» **SHORT EXERCISE**
Copy the stored items below word for word, starting at the line that contains "Identify which from" and going through the last line of the records.

» **Stored items**
## Begin

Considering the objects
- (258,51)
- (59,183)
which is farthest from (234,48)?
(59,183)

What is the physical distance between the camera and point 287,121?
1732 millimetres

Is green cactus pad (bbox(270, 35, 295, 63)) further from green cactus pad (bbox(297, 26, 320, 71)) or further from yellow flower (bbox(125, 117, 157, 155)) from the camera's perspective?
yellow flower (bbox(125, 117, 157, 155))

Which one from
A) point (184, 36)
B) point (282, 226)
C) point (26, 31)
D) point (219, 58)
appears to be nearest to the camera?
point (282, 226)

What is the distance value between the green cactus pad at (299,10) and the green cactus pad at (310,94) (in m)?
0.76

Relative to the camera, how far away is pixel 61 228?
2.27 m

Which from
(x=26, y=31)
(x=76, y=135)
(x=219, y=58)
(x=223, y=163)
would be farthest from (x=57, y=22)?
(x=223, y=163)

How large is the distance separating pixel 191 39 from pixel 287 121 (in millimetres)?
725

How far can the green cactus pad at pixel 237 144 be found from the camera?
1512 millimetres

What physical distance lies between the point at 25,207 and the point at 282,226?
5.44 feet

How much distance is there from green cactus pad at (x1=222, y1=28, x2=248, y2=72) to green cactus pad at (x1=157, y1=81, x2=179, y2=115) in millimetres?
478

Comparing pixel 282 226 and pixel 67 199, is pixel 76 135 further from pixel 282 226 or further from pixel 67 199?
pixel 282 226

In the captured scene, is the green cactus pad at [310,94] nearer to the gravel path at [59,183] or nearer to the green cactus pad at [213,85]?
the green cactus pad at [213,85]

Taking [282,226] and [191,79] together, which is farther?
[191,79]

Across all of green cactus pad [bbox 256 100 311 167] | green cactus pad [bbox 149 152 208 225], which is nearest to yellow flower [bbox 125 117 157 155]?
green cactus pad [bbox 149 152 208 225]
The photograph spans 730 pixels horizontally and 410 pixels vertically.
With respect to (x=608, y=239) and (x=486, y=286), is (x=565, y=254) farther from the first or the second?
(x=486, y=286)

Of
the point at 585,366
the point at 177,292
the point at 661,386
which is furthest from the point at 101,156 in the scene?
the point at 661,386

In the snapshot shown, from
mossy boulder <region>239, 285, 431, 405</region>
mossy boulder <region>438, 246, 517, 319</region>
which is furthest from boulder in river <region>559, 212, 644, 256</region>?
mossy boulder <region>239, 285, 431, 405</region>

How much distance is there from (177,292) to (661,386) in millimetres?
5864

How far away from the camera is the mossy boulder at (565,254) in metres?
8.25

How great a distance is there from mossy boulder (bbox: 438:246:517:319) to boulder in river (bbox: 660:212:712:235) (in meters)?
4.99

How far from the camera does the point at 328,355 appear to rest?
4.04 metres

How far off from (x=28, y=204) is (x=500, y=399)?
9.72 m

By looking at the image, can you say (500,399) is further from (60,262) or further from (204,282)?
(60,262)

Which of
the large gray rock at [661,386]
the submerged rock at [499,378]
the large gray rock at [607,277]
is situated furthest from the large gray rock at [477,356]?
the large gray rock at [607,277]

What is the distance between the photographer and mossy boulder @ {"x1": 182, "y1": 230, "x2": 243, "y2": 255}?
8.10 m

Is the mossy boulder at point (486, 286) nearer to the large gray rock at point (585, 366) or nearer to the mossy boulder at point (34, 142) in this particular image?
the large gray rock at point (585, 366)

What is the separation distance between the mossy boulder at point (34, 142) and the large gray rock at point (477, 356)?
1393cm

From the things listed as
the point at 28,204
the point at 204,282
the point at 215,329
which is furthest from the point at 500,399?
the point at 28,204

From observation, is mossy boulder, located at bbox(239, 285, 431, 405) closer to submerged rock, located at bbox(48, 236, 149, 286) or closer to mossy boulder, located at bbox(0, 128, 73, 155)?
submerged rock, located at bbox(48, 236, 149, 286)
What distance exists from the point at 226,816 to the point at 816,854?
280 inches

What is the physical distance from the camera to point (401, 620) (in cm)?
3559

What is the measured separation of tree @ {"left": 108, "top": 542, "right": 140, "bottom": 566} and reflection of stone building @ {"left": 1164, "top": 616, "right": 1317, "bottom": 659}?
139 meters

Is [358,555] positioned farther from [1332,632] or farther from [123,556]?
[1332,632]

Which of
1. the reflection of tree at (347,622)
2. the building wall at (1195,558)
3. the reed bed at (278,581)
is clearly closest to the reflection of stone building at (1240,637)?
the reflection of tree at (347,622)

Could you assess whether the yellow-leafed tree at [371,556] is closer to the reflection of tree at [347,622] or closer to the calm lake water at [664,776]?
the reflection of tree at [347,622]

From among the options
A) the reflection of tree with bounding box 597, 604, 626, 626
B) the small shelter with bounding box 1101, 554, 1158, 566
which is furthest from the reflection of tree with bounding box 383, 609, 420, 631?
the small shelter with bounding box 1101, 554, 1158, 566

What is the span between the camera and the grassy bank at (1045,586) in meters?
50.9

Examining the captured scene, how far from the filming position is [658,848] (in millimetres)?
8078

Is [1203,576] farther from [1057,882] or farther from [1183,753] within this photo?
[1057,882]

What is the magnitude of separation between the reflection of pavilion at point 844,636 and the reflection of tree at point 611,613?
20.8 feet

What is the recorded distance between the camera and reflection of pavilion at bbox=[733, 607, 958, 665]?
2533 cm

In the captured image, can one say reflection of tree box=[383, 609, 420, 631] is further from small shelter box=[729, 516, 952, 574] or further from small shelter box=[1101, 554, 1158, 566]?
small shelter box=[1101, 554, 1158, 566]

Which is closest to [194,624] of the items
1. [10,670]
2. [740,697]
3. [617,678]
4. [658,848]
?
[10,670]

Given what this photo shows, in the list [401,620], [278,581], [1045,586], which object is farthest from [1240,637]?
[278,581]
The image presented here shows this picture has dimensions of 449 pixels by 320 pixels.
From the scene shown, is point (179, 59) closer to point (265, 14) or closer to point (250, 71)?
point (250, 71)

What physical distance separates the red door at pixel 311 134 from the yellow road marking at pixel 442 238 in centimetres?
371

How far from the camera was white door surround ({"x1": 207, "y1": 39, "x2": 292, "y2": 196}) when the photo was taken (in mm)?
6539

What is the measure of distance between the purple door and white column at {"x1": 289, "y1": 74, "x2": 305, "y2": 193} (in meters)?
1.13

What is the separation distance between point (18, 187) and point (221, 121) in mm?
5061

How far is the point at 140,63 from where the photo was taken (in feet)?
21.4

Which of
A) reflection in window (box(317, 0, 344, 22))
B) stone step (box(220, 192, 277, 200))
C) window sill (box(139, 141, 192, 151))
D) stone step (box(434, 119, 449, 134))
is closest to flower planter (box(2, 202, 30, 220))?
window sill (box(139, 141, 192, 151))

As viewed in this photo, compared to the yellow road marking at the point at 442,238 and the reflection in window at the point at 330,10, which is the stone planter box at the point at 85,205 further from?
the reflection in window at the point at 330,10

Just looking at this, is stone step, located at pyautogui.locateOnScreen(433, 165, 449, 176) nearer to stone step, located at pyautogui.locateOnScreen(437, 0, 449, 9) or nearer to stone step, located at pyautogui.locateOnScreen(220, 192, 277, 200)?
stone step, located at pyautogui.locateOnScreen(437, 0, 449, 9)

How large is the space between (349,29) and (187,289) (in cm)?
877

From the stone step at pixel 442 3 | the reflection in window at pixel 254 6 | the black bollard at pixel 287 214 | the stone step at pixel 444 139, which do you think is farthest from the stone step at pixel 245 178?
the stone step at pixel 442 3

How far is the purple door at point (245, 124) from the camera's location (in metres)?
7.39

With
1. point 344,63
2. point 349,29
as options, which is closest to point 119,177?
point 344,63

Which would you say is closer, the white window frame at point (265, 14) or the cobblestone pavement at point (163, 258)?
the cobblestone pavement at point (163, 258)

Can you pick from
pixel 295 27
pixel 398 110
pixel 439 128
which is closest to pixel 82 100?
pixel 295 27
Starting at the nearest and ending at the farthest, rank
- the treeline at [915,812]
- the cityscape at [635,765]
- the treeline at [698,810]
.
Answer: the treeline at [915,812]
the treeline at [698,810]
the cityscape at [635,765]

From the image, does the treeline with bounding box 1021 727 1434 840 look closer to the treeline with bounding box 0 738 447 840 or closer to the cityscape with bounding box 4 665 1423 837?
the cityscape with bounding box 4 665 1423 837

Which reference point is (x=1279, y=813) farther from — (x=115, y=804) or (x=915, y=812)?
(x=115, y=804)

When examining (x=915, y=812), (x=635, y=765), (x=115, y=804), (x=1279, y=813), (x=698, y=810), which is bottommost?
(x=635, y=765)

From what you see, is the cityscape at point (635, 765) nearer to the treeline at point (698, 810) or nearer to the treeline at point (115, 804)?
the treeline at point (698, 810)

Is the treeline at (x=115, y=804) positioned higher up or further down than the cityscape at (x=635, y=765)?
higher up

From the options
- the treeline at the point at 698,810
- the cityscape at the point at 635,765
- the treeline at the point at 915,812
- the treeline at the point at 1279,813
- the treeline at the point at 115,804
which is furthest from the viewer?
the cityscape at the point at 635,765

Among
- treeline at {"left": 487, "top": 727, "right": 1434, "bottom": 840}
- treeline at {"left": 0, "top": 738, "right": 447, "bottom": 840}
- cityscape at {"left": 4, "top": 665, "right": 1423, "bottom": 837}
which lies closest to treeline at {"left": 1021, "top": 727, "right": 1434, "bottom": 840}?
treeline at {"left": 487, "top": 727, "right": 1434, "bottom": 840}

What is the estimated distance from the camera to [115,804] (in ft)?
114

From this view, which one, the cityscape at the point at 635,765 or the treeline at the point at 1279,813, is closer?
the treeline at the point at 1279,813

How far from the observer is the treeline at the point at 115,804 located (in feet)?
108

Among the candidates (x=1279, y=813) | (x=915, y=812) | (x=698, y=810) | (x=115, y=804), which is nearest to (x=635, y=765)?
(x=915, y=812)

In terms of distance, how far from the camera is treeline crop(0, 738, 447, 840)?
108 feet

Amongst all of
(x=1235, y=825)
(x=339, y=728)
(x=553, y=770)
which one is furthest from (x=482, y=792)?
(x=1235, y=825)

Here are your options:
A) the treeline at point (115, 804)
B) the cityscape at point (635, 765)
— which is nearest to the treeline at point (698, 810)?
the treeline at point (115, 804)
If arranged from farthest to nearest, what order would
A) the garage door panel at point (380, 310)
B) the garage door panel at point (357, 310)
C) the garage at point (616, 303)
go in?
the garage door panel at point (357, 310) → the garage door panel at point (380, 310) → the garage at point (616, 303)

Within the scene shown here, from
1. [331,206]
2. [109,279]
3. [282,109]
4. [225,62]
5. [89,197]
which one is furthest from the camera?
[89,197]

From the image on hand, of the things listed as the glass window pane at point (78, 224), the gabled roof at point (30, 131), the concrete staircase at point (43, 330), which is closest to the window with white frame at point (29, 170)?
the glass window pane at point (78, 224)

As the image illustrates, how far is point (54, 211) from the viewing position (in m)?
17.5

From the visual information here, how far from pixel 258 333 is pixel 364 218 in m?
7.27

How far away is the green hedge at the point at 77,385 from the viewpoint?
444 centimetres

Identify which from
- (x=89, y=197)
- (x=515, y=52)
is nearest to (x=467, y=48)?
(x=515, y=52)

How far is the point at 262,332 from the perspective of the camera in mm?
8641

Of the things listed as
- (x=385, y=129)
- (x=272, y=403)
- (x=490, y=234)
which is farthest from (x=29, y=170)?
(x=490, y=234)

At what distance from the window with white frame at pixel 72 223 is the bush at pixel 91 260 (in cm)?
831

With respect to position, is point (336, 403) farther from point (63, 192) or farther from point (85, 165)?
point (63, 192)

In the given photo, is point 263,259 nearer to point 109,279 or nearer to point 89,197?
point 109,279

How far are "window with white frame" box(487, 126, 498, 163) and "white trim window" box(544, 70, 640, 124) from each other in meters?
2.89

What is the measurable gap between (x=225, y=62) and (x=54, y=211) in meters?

## End

» **CORRECT RESULT**
Identify which from
- (x=89, y=197)
- (x=515, y=52)
is nearest to (x=467, y=48)?
(x=515, y=52)

How far is the point at 262,332 from the perspective of the camera in mm?
8641

Of the things listed as
- (x=385, y=129)
- (x=272, y=403)
- (x=490, y=234)
which is farthest from (x=29, y=170)?
(x=490, y=234)

At what distance from the window with white frame at pixel 72 223 is the bush at pixel 91 260 (in cm)?
831

With respect to position, is point (336, 403) farther from point (63, 192) or farther from point (85, 165)?
point (63, 192)

In the given photo, is point 263,259 nearer to point 109,279 or nearer to point 89,197?
point 109,279

How far are "window with white frame" box(487, 126, 498, 163) and "white trim window" box(544, 70, 640, 124) from each other in meters?
2.89

What is the measurable gap between (x=225, y=62) and (x=54, y=211) in meters?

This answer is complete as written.